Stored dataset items
********

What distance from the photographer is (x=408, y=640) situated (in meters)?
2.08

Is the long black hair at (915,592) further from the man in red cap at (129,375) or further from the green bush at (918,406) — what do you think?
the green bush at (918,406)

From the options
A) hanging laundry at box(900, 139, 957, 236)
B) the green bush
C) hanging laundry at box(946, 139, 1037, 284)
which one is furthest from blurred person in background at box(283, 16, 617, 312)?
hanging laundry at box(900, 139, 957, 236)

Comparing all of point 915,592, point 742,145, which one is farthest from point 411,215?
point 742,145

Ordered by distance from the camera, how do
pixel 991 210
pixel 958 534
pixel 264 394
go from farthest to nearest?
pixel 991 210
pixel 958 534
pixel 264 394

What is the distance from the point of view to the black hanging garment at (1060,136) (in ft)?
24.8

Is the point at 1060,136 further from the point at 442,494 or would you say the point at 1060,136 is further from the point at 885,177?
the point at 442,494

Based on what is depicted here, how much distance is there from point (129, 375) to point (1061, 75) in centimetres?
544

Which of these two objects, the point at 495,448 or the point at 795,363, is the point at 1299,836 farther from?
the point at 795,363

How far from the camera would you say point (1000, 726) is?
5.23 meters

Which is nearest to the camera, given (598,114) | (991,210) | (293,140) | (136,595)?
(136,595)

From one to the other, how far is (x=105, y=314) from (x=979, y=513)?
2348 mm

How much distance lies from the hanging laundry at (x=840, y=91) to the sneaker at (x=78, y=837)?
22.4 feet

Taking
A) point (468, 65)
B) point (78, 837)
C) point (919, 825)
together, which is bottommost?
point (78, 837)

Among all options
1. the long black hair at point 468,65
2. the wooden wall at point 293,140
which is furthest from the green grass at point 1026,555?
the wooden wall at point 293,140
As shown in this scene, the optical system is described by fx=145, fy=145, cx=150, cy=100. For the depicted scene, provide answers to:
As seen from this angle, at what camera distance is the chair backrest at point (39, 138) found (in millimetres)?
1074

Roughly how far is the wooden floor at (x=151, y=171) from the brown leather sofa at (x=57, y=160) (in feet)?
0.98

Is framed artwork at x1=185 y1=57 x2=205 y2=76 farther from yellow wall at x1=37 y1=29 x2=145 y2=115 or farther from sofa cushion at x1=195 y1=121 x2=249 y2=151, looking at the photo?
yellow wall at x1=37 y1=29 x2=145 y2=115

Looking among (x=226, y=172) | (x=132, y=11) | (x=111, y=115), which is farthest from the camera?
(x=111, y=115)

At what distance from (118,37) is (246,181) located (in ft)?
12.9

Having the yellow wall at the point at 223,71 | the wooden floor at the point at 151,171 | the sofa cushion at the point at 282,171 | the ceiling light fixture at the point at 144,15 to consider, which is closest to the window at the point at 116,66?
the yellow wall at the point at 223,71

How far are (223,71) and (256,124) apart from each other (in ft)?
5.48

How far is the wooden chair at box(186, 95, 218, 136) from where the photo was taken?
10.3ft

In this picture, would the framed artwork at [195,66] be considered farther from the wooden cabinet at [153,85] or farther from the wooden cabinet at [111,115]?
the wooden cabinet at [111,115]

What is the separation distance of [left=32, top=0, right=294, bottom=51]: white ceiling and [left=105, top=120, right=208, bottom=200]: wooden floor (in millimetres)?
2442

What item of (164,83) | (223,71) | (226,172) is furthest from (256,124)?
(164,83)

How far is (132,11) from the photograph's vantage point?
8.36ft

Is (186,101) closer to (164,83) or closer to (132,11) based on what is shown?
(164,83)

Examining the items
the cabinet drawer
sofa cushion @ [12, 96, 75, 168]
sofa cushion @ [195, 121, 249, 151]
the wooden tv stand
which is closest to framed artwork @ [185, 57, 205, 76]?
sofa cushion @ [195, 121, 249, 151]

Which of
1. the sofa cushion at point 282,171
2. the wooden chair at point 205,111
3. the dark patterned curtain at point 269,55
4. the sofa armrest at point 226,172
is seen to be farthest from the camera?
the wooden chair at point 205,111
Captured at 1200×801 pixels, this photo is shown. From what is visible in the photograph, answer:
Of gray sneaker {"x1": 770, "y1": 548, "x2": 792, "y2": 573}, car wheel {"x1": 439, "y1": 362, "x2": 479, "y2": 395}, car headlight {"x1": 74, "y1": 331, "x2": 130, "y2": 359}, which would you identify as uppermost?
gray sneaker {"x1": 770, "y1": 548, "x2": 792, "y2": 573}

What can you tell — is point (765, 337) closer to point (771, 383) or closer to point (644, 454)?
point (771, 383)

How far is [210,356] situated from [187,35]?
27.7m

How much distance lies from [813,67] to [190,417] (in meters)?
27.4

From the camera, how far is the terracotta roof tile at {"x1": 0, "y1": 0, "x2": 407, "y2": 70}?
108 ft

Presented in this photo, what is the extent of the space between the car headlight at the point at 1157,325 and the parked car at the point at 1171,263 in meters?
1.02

********

WHAT THE TASK ASKS →
Print the listing above in its entirety, with every line exact.

SOLUTION →
What distance from the photographer is (x=408, y=640) situated (in meters)?
2.08

Is the long black hair at (915,592) further from the man in red cap at (129,375) or further from the green bush at (918,406) — what do you think?
the green bush at (918,406)

From the options
A) hanging laundry at box(900, 139, 957, 236)
B) the green bush
C) hanging laundry at box(946, 139, 1037, 284)
which one is furthest from blurred person in background at box(283, 16, 617, 312)?
hanging laundry at box(900, 139, 957, 236)

Comparing all of point 915,592, point 742,145, which one is farthest from point 411,215?
point 742,145

Ordered by distance from the camera, how do
pixel 991 210
pixel 958 534
pixel 264 394
go from farthest to nearest?
pixel 991 210
pixel 958 534
pixel 264 394

What is the distance from the point of view to the black hanging garment at (1060,136) (in ft)?
24.8

Is the point at 1060,136 further from the point at 442,494 or would you say the point at 1060,136 is further from the point at 885,177?
the point at 442,494

Based on what is depicted here, how much distance is there from point (129, 375) to point (1061, 75) in centimetres?
544

Which of these two objects, the point at 495,448 or the point at 795,363, is the point at 1299,836 farther from?
the point at 795,363

How far from the camera would you say point (1000, 726) is?
5.23 meters

Which is nearest to the camera, given (598,114) | (991,210) | (293,140) | (136,595)?
(136,595)

From one to the other, how far is (x=105, y=314) from (x=979, y=513)?
2348 mm

How much distance lies from the hanging laundry at (x=840, y=91) to the sneaker at (x=78, y=837)?
22.4 feet

Taking
A) point (468, 65)
B) point (78, 837)
C) point (919, 825)
together, which is bottommost?
point (78, 837)

Among all options
1. the long black hair at point 468,65
2. the wooden wall at point 293,140
which is furthest from the green grass at point 1026,555?
the wooden wall at point 293,140
As shown in this scene, the optical system is described by fx=145, fy=145, cx=150, cy=100. For the depicted scene, provide answers to:
As seen from this angle, at what camera distance is the chair backrest at point (39, 138) found (in millimetres)?
1074

Roughly how far is the wooden floor at (x=151, y=171) from the brown leather sofa at (x=57, y=160) (in feet)?
0.98

Is framed artwork at x1=185 y1=57 x2=205 y2=76 farther from yellow wall at x1=37 y1=29 x2=145 y2=115 or farther from sofa cushion at x1=195 y1=121 x2=249 y2=151, looking at the photo?
yellow wall at x1=37 y1=29 x2=145 y2=115

Looking among (x=226, y=172) | (x=132, y=11) | (x=111, y=115), which is farthest from the camera?
(x=111, y=115)

At what distance from (118,37) is (246,181) located (in ft)?
12.9

Having the yellow wall at the point at 223,71 | the wooden floor at the point at 151,171 | the sofa cushion at the point at 282,171 | the ceiling light fixture at the point at 144,15 to consider, which is closest to the window at the point at 116,66?
the yellow wall at the point at 223,71

How far are (223,71) and (256,124) apart from each other (in ft)?
5.48

How far is the wooden chair at box(186, 95, 218, 136) from where the photo was taken?
10.3ft

In this picture, would the framed artwork at [195,66] be considered farther from the wooden cabinet at [153,85] or farther from the wooden cabinet at [111,115]?
the wooden cabinet at [111,115]

What is the separation distance of [left=32, top=0, right=294, bottom=51]: white ceiling and [left=105, top=120, right=208, bottom=200]: wooden floor (in millimetres)?
2442

What item of (164,83) | (223,71) | (226,172) is furthest from (256,124)?
(164,83)

How far is (132,11) from the photograph's vantage point?
8.36ft

Is (186,101) closer to (164,83) or closer to (132,11) based on what is shown?
(164,83)

Examining the items
the cabinet drawer
sofa cushion @ [12, 96, 75, 168]
sofa cushion @ [195, 121, 249, 151]
the wooden tv stand
which is closest to framed artwork @ [185, 57, 205, 76]?
sofa cushion @ [195, 121, 249, 151]

Which of
1. the sofa cushion at point 282,171
2. the wooden chair at point 205,111
3. the dark patterned curtain at point 269,55
4. the sofa armrest at point 226,172
is seen to be farthest from the camera?
the wooden chair at point 205,111
Captured at 1200×801 pixels, this photo is shown. From what is visible in the photograph, answer:
Of gray sneaker {"x1": 770, "y1": 548, "x2": 792, "y2": 573}, car wheel {"x1": 439, "y1": 362, "x2": 479, "y2": 395}, car headlight {"x1": 74, "y1": 331, "x2": 130, "y2": 359}, which would you identify as uppermost?
gray sneaker {"x1": 770, "y1": 548, "x2": 792, "y2": 573}

What can you tell — is point (765, 337) closer to point (771, 383) or closer to point (644, 454)?
point (771, 383)

How far is [210,356] situated from [187,35]?
27.7m

How much distance lies from [813,67] to [190,417] (in meters)?
27.4

From the camera, how far is the terracotta roof tile at {"x1": 0, "y1": 0, "x2": 407, "y2": 70}?
108 ft

Presented in this photo, what is the extent of the space between the car headlight at the point at 1157,325 and the parked car at the point at 1171,263 in meters?
1.02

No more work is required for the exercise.